Reputation: 5635
OS: Windows 10 (x64), Build 1909
Python Version: 3.8.10
Numpy Version: 1.21.2
Given two 2D (N, 3)
Numpy arrays of (x, y, z)
floating-point data points, what is the Pythonic (vectorized) way to find the indices in one array where points are equal to the points in the other array?
(NOTE: My question differs in that I need this to work with real-world data sets where the two data sets may differ by floating point error. Please read on below for details.)
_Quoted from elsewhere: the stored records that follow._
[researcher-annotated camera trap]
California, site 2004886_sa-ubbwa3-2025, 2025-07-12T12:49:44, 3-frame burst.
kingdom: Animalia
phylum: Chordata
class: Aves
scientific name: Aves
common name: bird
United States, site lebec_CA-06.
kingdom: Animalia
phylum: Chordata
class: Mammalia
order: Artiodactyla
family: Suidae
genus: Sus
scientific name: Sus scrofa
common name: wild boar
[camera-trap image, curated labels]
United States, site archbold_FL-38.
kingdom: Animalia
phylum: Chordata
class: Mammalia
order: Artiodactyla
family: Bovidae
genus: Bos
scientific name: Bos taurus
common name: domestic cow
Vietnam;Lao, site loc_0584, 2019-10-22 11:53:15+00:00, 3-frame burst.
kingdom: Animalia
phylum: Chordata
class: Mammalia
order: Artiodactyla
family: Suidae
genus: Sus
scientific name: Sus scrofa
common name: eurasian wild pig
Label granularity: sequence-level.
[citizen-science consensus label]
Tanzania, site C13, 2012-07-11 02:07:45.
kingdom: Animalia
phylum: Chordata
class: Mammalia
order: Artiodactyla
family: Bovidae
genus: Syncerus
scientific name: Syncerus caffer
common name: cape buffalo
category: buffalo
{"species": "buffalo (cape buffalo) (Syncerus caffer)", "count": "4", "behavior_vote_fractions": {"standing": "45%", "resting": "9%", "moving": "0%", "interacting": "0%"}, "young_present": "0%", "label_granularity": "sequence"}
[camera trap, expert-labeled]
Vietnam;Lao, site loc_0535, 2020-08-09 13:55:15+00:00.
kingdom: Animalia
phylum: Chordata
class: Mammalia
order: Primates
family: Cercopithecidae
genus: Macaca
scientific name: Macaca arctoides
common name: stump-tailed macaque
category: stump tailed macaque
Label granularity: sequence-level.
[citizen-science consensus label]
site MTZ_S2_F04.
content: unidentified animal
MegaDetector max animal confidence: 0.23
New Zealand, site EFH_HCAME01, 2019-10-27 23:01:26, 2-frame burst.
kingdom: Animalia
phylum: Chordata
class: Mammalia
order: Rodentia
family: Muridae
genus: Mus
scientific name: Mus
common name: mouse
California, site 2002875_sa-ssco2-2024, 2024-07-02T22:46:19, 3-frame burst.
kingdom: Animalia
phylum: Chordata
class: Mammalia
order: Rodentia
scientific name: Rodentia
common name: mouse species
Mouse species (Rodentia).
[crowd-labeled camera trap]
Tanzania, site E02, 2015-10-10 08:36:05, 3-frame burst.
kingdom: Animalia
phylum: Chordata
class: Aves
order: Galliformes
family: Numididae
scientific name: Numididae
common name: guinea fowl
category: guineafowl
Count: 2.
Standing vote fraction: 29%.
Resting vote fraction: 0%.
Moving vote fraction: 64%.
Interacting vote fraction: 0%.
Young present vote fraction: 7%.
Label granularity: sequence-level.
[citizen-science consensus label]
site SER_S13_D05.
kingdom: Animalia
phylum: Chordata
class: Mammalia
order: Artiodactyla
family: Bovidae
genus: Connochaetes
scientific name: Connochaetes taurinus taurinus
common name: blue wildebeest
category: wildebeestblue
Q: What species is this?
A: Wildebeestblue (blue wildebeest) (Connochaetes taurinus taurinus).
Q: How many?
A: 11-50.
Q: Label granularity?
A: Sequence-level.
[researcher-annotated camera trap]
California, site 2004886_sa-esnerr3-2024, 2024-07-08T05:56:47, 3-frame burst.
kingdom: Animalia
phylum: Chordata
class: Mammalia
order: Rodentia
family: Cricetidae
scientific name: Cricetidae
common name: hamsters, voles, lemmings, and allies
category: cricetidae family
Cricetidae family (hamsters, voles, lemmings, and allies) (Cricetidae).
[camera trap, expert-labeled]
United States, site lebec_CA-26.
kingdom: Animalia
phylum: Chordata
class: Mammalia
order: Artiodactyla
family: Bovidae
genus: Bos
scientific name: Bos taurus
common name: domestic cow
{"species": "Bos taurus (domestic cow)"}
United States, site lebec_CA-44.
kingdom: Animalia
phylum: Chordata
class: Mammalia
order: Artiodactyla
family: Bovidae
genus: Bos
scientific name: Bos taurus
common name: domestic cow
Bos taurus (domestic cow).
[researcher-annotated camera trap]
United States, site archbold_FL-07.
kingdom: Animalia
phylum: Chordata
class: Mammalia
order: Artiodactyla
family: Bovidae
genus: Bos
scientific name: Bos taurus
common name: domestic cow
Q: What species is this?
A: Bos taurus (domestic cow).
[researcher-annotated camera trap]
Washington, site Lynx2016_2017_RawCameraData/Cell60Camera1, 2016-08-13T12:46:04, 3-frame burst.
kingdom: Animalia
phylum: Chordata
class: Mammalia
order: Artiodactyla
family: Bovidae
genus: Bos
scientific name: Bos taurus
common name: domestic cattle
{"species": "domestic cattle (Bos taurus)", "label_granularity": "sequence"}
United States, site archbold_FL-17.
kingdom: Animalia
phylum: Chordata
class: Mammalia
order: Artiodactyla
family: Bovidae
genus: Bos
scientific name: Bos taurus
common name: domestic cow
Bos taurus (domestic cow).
Very similar questions have been asked many times:
SO Post 1 provides a working list comprehension solution, but I am looking for a solution that will scale well to large data sets (i.e. millions of points):
Code 1:
import numpy as np
if __name__ == "__main__":
big_array = np.array(
[
[1.0, 2.0, 1.2],
[5.0, 3.0, 0.12],
[-1.0, 14.0, 0.0],
[-9.0, 0.0, 13.0],
]
)
small_array = np.array(
[
[5.0, 3.0, 0.12],
[-9.0, 0.0, 13.0],
]
)
inds = [
ndx
for ndx, barr in enumerate(big_array)
for sarr in small_array
if all(sarr == barr)
]
print(inds)
Output 1:
[1, 2]
Attempting the solution of SO Post 3 (similar to SO Post 2), but using floats does not work (and I suspect something using np.isclose
will be needed):
Code 3:
import numpy as np
if __name__ == "__main__":
big_array = np.array(
[
[1.0, 2.0, 1.2],
[5.0, 3.0, 0.12],
[-1.0, 14.0, 0.0],
[-9.0, 0.0, 13.0],
],
dtype=float,
)
small_array = np.array(
[
[5.0, 3.0, 0.12],
[-9.0, 0.0, 13.0],
],
dtype=float,
)
inds = np.nonzero(
np.in1d(big_array.view("f,f").reshape(-1), small_array.view("f,f").reshape(-1))
)[0]
print(inds)
Output 3:
[ 3 4 5 8 9 10 11]
I have tried numpy.isin
with np.all
and np.argwhere
inds = np.argwhere(np.all(np.isin(big_array, small_array), axis=1)).reshape(-1)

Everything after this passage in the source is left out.